Page 1 of 1
Generate same Key in the matched record
Posted: Wed Jul 31, 2013 7:53 pm
by hitmanthesilentassasin
Hi,
I am generating a golden record based on the matched record. after the match process I replace the primary key in the qsmatchsetid. the matched record is treated as golden record. This works fine for the same set of records . However, when there is addition to the group this golden record seems to change which is causing an issue to maintain the history of the data. can any one suggest any method to fix this issue? I have already tried sort the data but the sort order is not relevant when a new record is introduced in it. can't think of anything yet.
Thanks for any inputs or ideas
Cheers
Posted: Thu Aug 01, 2013 5:56 am
by rjdickson
Hi,
Sorry, but I do not completely understand the question. Are you using the Survive stage? Can you describe the QualityStage job you have created and give data examples?
Posted: Thu Aug 01, 2013 6:13 am
by hitmanthesilentassasin
Hi,
here is the sample input and output
First input
Code: Select all
Firstname lastname phone primarykey
Jack Smith 1234 123
Jack Smith 1234 345
after processing through match specification
Code: Select all
Firstname lastname phone primarykey QSDataId QSMatchsetId
Jack Smith 1234 123 1 1
Jack Smith 1234 345 2 1
I am replacing the qsmatchsetid with primarykey to store in the db
Code: Select all
Firstname lastname phone primarykey QSMatchsetId
Jack Smith 1234 123 123
Jack Smith 1234 345 123
this remains same as long as the group remains same. but when a new record is introduced the qsmatchsetid will change but since, previously it was generated as 123 it should still remain 123 also below is the scenario depicting it.
Second input
Code: Select all
Firstname lastname phone primarykey
Jack Smith 1234 123
Jack Smith 1234 345
Jack Smith 1234 000
expected output this time
Code: Select all
Firstname lastname phone primarykey QSMatchsetId
Jack Smith 1234 123 123
Jack Smith 1234 345 123
Jack Smith 1234 000 123
my question is, Is it possible to keep generating the same qsmatchsetid key regardless of addition of a record or not?

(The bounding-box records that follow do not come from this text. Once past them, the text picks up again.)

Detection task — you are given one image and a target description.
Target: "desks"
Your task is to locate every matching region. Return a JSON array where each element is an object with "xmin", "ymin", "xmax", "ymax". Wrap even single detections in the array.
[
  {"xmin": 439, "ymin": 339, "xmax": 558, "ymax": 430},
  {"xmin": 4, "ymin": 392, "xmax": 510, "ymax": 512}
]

Posted: Thu Aug 01, 2013 2:59 pm
by rjdickson
Hi,
No you can not reliably control QSMatchSetID. It can be different for each run.
I would not recommend re-purposing QSMatchSetID - call it 'NewPrimaryKey' or something like that (to avoid confusion).
After the first match, you would have:
Code: Select all
Firstname lastname phone primarykey QSDataId QSMatchsetId NewPrimaryKey
Jack Smith 1234 123 1 1 123
Jack Smith 1234 345 2 1 123
The NewPrimaryKey would be populated by you after the match processing completed.
Now after the second match, your output may look like this:
Code: Select all
Firstname lastname phone primarykey QSDataId QSMatchsetId QSMatchType NewPrimaryKey
Jack Smith 1234 567 100 100 MP
Jack Smith 1234 123 200 100 DA 123
Jack Smith 1234 345 300 100 DA 123
Note that in my example, the new record actually became the master - an assumption for this illustration; it could be anywhere in the group.
You can now process this output to populate the missing 'NewPrimaryKey'
Posted: Thu Aug 01, 2013 6:08 pm
by ray.wurlod
You might even countenance using a Survivorship rule to accomplish that, such as "most frequently occurring non-blank".